Le 10 mars 1966, au Salon de l’automobile de Genève, un constructeur encore jeune bouleverse l’histoire de l’automobile. Sur le stand de Automobili Lamborghini apparaît une voiture qui ne ressemble à aucune autre : la Lamborghini Miura. Avec son moteur V12 placé transversalement derrière le conducteur et son design spectaculaire, elle inaugure ce que l’on appelle aujourd’hui la supercar moderne.
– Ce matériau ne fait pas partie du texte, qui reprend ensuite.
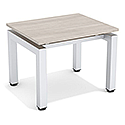 Reception Coffee Table Arctic Oak Top & Silver Frame W600xD500xH460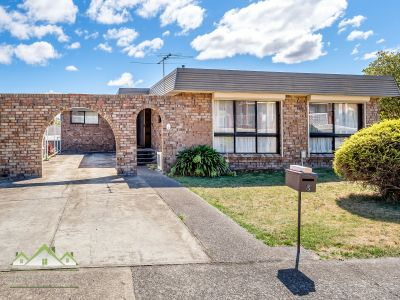 SOLID HOME WITH GREAT STREET APPEAL AND FUNCTIONALITY!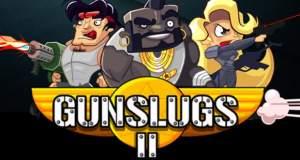 Gunslugs 2: actionreiches Jump & Run für 0,99€ im Angebot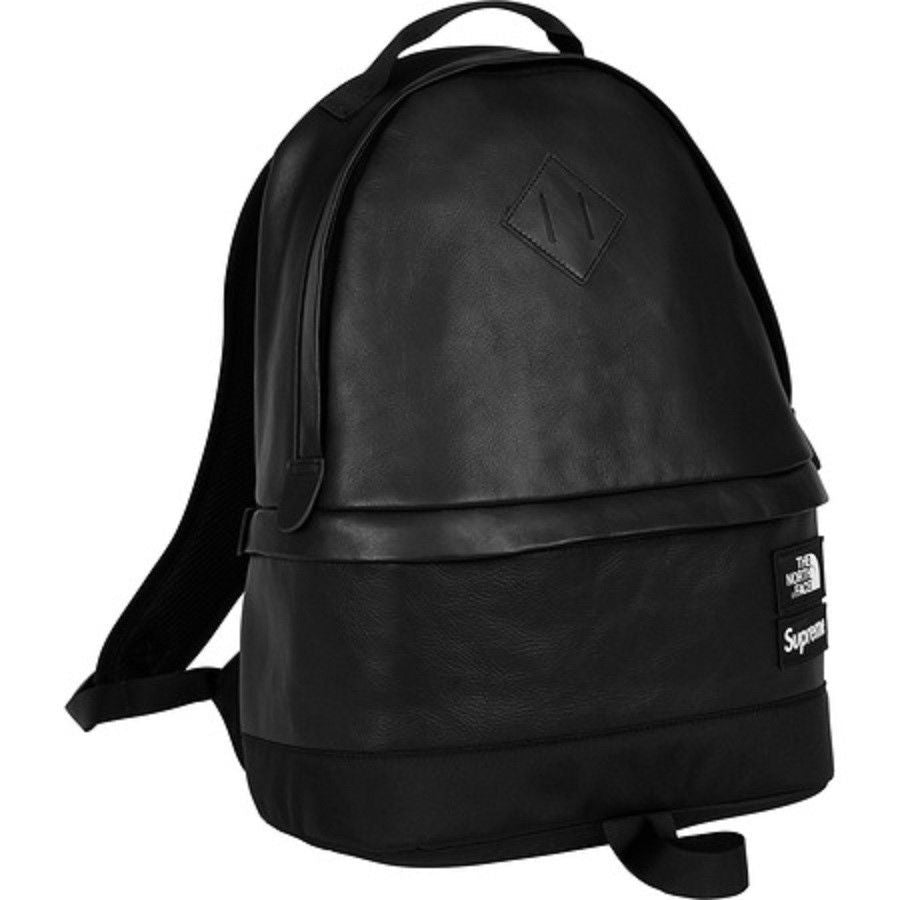 Supreme North Face Leather backpack
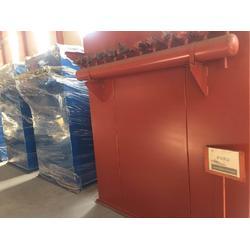 滤筒除尘器的工作原理 荣鹏环保设备厂家图片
Au milieu des années 1960, Lamborghini n’a que quelques années d’existence. Fondée en 1963 par Ferruccio Lamborghini, la marque s’est déjà fait remarquer avec la GT de grand tourisme Lamborghini 350 GT. Mais l’ambition du constructeur italien est plus grande : créer une voiture radicale, capable de rivaliser avec les meilleures sportives du monde.
Le projet est confié à une jeune équipe d’ingénieurs menée par Gian Paolo Dallara et Paolo Stanzani. Leur idée est audacieuse : installer un moteur V12 de 3,9 litres en position centrale arrière, inspiré directement des voitures de compétition. Une architecture inédite pour une voiture de route à l’époque.
Le résultat impressionne. Selon les versions, le moteur développe jusqu’à 385 ch et permet à la Miura d’atteindre plus de 290 km/h. À la fin des années 1960, ces performances la placent parmi les voitures de série les plus rapides au monde.















Un design devenu iconique
Si la technique marque les esprits, le design contribue largement à la légende. La carrosserie est confiée au studio italien Carrozzeria Bertone, où le jeune designer Marcello Gandini imagine une silhouette aussi basse qu’élégante.
Large, fluide et très proche du sol, à peine plus d’un mètre de hauteur, la Miura évoque un prédateur prêt à bondir. Les célèbres phares escamotables entourés de “cils”, les grandes prises d’air latérales et les lignes tendues donnent à la voiture une identité visuelle unique, qui reste aujourd’hui l’une des plus admirées de l’histoire automobile.
La Miura inaugure aussi une tradition chez Lamborghini : l’utilisation de noms liés à l’univers de la tauromachie. Le modèle doit son nom à la célèbre lignée de taureaux espagnols élevés par Don Eduardo Miura. Cette référence deviendra une signature pour la marque italienne, que l’on retrouvera plus tard sur des modèles comme la Lamborghini Murciélago, la Lamborghini Diablo ou encore la Lamborghini Countach.
Au-delà de ses performances, la Miura devient rapidement un symbole des années 1960. Elle apparaît dans de nombreux magazines et films, notamment dans la scène d’ouverture devenue culte du film The Italian Job sorti en 1969. Son moteur V12 et son allure spectaculaire incarnent alors le rêve automobile absolu : puissance, liberté et modernité.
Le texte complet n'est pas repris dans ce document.